HyperReal Algorithm - CardinalityKit Documentation

What is HyperReal?

HyperReal (HR) is an innovative cardinality estimation algorithm that provides an unbiased alternative to HyperLogLog. While maintaining the same memory efficiency and privacy benefits, HyperReal eliminates the systematic bias present in HLL estimates.

🎯 Key Innovation

Instead of counting trailing zeros like HLL, HyperReal uses minimum hash values normalized to the range [0,1]. This approach provides mathematically unbiased estimates while preserving all the benefits of sketch-based cardinality estimation.

From HyperLogLog to HyperReal

🔵 HyperLogLog Approach

Count trailing zeros in hash
Store maximum zero count per bucket
Use harmonic mean for estimation
Apply bias correction factors
Requires range corrections

🟢 HyperReal Approach

Normalize hash to [0,1] range
Store minimum value per bucket
Use direct mathematical formula
Inherently unbiased
No corrections needed

Mathematical Foundation

HyperReal Core Principle:

For uniform hash function h: U → [0,1]

M[j] ~ Beta(1, n/m) where n = cardinality, m = buckets

For large n: M[j] ~ (m/n) × Exp(1)

Estimate = m² / Σ(M[j])

Why This Works:

Uniform Distribution: Hash function maps inputs uniformly to [0,1]
Minimum Statistics: Minimum of uniform random variables follows known distribution
Beta Distribution: M[j] follows Beta(1, n/m) distribution
Exponential Approximation: For large n, Beta approximates exponential distribution
Unbiased Estimation: Mathematical expectation equals true cardinality

HyperReal Implementation

def HyperReal(hashes, k):
    m = 2 ** k  # Number of buckets
    buckets = [1.0] * m  # Initialize to 1.0 (maximum possible value)
    
    for hash_val in hashes:
        # Normalize hash to [0,1] range
        int_val = int(hashlib.sha256(str(hash_val).encode()).hexdigest()[:8], 16)
        x = int_val / (16 ** 8 - 1)  # Normalize to [0,1]
        
        # Get bucket index (first k bits)
        j = int(str(hash_val)[:k], 2)
        
        # Keep minimum value per bucket
        buckets[j] = min(buckets[j], x)
    
    # Calculate unbiased estimate
    estimate = (m ** 2) / sum(buckets)

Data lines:
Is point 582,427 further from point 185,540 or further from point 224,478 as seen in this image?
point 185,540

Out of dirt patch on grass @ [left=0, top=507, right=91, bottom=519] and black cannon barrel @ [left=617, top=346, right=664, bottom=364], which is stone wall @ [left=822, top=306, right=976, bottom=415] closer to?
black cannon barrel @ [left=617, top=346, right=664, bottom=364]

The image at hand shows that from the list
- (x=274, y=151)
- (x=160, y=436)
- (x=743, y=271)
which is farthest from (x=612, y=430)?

**EXERCISE INSTRUCTIONS:**
**1.** Using the HyperReal documentation, answer each question:
(a) What value is every bucket set to at the start of the implementation?
(b) What formula does HyperReal use to compute its estimate?
(c) According to the HyperLogLog approach, what is stored per bucket?
**2.** Decide whether each statement agrees with the HyperReal documentation, and support each yes or no with the deciding words from it:
(a) HyperReal requires range corrections.
(b) For large n, M[j] is approximately (m/n) × Exp(1).
(c) The bucket index comes from the last k bits of the hash value.
**3.** Continue the HyperReal documentation from the point where it stops.
These records come from a source separate from the HyperReal documentation.

**EXPECTED OUTPUTS:**
**1.**
(a) 1.0, the maximum possible value.
(b) Estimate = m² / Σ(M[j]).
(c) The maximum zero count.

**2.**
(a) No: "No corrections needed"
(b) Yes: "For large n: M[j] ~ (m/n) × Exp(1)"
(c) No: "# Get bucket index (first k bits)"

**3.**
    return estimate
            

Key Differences from HLL:

Initialize buckets to 1.0 instead of 0
Store minimum hash values instead of maximum zero counts
Use sum instead of harmonic mean
No bias correction needed

Enhanced HyperReal with Double Hashing

CardinalityKit implementation uses double hashing for increased entropy:

class HyperRealSketch:
    def __init__(self, b_m):
        self.b_m = b_m
        self.m = 2 ** b_m
        self.registers = [1.0] * self.m
    
    def _hash_function(self, data):
        # Double hashing for increased entropy
        inner_hash = hashlib.sha256(str(data).encode('utf-8')).hexdigest()
        outer_hash = hashlib.sha256(str(inner_hash).encode('utf-8')).hexdigest()
        
        # Convert to 256-bit binary
        hashed_ = '{:256b}'.format(int(outer_hash, 16)).replace(' ', '0')
        return hashed_
    
    def update_sketch(self, user_id):
        x = self._hash_function(user_id)
        j = int(str(x)[:self.b_m], 2)  # Bucket index
        
        # Normalize hash to [0,1]
        int_val = int(hashlib.sha256(str(user_id).encode()).hexdigest()[:8], 16)
        w = int_val / (16 ** 8 - 1)
        
        # Keep minimum value
        self.registers[j] = min(self.registers[j], w)
    
    def get_cardinality_estimate(self):
        return (self.m ** 2) / sum(self.registers)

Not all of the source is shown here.